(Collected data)

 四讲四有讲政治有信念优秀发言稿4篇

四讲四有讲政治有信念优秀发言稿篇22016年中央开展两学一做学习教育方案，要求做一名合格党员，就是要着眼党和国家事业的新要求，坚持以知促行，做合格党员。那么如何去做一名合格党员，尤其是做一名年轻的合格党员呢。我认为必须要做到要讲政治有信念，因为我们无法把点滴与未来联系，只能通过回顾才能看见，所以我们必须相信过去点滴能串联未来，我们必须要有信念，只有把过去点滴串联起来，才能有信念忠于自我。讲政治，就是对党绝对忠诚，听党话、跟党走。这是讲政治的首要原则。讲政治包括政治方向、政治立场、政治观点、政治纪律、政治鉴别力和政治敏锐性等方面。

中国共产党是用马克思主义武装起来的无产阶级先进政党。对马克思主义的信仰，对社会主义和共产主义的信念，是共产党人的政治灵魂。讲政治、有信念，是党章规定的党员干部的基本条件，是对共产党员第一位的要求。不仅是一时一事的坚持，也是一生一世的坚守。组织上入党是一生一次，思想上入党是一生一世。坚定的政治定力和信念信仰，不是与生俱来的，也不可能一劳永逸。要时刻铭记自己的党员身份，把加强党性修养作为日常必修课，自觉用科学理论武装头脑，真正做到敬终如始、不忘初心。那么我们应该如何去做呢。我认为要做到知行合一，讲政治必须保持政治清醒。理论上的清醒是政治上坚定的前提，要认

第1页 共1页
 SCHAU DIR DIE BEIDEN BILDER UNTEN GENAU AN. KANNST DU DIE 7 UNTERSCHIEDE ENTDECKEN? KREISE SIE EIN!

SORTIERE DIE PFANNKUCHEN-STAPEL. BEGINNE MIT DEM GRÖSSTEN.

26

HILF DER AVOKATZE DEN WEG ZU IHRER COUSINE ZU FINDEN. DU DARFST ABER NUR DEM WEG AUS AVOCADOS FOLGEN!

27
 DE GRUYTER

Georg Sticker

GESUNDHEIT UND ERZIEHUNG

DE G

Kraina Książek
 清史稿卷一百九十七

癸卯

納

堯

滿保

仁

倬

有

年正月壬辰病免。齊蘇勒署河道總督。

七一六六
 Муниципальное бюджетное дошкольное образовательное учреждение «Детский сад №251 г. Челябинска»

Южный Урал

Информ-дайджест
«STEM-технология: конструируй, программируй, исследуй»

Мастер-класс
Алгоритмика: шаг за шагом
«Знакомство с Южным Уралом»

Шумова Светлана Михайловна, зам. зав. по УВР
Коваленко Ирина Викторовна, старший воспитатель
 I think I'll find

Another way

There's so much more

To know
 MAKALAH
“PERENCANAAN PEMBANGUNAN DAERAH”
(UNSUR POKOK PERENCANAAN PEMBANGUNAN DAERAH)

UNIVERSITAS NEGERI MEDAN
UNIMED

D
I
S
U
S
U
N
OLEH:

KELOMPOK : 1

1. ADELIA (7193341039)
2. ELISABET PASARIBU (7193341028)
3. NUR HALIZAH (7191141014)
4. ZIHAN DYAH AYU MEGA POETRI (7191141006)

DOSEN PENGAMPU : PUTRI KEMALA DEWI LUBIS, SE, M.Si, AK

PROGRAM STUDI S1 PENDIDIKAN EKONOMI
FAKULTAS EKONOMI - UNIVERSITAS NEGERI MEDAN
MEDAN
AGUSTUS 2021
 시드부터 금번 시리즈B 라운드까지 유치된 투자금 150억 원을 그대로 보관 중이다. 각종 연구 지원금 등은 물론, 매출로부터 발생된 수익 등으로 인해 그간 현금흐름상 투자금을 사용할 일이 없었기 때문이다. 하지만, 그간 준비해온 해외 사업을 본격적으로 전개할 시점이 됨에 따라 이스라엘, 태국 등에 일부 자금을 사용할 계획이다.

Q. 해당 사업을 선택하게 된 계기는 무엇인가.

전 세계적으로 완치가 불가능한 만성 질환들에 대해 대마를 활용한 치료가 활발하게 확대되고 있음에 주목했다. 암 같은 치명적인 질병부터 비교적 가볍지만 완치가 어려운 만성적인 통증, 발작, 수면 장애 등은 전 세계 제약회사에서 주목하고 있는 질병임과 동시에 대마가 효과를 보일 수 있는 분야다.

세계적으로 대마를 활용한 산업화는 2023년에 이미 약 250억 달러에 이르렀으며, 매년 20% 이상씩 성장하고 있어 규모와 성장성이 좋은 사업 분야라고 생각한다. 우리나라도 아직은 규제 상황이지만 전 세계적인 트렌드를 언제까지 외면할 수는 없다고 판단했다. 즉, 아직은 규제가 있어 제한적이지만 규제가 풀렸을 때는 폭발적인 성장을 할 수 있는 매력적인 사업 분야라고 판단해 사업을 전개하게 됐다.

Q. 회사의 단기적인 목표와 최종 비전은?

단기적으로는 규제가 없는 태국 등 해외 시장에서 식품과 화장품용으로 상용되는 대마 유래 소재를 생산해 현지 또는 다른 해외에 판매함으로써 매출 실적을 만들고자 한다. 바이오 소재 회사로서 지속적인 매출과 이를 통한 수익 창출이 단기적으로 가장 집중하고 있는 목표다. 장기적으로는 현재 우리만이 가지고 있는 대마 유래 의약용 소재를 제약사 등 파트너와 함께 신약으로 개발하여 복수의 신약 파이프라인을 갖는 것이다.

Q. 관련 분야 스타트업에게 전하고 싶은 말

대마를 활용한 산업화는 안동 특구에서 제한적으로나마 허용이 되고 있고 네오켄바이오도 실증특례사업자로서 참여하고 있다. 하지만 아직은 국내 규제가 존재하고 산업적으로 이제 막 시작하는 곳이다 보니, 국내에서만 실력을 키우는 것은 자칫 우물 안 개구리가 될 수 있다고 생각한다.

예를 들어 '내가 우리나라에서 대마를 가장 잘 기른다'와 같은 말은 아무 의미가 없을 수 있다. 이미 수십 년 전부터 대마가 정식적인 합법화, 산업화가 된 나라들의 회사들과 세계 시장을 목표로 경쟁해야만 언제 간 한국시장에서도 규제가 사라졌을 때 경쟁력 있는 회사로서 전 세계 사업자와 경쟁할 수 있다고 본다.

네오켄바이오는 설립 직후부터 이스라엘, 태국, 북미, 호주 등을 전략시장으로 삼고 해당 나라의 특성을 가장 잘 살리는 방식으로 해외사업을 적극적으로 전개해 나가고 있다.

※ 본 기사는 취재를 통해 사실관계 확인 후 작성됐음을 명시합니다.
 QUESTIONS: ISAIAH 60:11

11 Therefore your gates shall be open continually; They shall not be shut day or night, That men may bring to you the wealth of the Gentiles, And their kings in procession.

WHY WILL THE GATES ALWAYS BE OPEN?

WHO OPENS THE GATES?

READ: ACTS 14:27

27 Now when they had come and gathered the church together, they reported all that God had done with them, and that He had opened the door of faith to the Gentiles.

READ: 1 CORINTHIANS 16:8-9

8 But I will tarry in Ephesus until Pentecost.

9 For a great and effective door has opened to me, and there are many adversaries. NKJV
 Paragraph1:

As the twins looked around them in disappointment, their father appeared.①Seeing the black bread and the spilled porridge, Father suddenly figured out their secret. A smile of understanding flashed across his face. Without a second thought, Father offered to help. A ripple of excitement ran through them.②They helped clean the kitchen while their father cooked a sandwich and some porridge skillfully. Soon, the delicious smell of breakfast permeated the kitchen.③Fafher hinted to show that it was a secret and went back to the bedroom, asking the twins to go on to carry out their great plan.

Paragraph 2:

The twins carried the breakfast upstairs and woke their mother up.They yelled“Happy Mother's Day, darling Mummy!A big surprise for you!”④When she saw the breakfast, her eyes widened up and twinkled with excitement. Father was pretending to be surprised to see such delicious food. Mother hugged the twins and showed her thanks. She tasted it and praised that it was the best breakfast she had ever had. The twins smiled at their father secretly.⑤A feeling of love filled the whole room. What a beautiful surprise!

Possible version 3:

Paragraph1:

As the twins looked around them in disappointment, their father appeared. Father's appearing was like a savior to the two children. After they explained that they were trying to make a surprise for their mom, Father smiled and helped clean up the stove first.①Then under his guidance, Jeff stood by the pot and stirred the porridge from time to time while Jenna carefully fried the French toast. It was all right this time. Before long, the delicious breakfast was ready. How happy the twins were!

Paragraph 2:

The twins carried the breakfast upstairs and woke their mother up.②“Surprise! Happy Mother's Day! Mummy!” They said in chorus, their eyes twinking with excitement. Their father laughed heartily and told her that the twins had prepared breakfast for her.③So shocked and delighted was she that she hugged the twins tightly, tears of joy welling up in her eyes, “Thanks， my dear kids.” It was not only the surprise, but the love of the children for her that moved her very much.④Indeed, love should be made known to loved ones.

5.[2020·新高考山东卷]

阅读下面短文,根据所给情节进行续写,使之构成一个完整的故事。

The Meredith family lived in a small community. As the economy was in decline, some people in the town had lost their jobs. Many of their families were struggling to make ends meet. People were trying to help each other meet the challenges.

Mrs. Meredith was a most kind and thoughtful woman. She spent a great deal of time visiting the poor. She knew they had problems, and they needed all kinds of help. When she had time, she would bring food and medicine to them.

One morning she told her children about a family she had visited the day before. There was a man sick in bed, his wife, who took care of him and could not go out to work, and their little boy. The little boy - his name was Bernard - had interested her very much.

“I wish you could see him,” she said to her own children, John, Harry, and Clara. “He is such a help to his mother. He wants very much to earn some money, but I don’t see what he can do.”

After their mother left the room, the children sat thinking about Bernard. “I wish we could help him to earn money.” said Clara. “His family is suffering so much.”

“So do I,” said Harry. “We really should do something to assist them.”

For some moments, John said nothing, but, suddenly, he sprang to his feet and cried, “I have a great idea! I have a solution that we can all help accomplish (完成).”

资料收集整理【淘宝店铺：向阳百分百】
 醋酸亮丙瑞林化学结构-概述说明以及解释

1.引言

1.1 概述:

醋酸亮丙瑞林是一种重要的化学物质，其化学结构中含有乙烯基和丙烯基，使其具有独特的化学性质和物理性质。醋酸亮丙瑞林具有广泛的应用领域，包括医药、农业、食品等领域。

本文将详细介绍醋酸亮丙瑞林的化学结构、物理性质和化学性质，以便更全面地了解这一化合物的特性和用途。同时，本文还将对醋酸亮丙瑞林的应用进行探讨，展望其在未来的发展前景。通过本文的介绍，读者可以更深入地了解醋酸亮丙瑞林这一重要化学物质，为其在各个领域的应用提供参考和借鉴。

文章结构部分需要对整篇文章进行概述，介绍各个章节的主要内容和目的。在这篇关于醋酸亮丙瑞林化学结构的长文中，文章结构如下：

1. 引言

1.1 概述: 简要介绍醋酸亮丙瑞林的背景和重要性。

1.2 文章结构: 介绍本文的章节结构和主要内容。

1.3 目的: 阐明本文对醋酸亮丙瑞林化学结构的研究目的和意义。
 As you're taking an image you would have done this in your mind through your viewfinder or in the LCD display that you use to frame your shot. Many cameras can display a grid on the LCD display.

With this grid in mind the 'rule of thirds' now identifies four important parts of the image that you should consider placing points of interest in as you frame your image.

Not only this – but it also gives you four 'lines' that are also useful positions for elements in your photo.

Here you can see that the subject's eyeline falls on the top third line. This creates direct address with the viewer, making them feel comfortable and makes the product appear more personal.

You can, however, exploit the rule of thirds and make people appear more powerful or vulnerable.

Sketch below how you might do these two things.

▸ **ACTION ITEM**: Reproduce the entries exactly, starting at their first line and stopping after the line with "Georg Sticker".

▸ **SOLUTION BELOW**:
 四讲四有讲政治有信念优秀发言稿4篇

四讲四有讲政治有信念优秀发言稿篇22016年中央开展两学一做学习教育方案，要求做一名合格党员，就是要着眼党和国家事业的新要求，坚持以知促行，做合格党员。那么如何去做一名合格党员，尤其是做一名年轻的合格党员呢。我认为必须要做到要讲政治有信念，因为我们无法把点滴与未来联系，只能通过回顾才能看见，所以我们必须相信过去点滴能串联未来，我们必须要有信念，只有把过去点滴串联起来，才能有信念忠于自我。讲政治，就是对党绝对忠诚，听党话、跟党走。这是讲政治的首要原则。讲政治包括政治方向、政治立场、政治观点、政治纪律、政治鉴别力和政治敏锐性等方面。

中国共产党是用马克思主义武装起来的无产阶级先进政党。对马克思主义的信仰，对社会主义和共产主义的信念，是共产党人的政治灵魂。讲政治、有信念，是党章规定的党员干部的基本条件，是对共产党员第一位的要求。不仅是一时一事的坚持，也是一生一世的坚守。组织上入党是一生一次，思想上入党是一生一世。坚定的政治定力和信念信仰，不是与生俱来的，也不可能一劳永逸。要时刻铭记自己的党员身份，把加强党性修养作为日常必修课，自觉用科学理论武装头脑，真正做到敬终如始、不忘初心。那么我们应该如何去做呢。我认为要做到知行合一，讲政治必须保持政治清醒。理论上的清醒是政治上坚定的前提，要认

第1页 共1页
 SCHAU DIR DIE BEIDEN BILDER UNTEN GENAU AN. KANNST DU DIE 7 UNTERSCHIEDE ENTDECKEN? KREISE SIE EIN!

SORTIERE DIE PFANNKUCHEN-STAPEL. BEGINNE MIT DEM GRÖSSTEN.

26

HILF DER AVOKATZE DEN WEG ZU IHRER COUSINE ZU FINDEN. DU DARFST ABER NUR DEM WEG AUS AVOCADOS FOLGEN!

27
 DE GRUYTER

Georg Sticker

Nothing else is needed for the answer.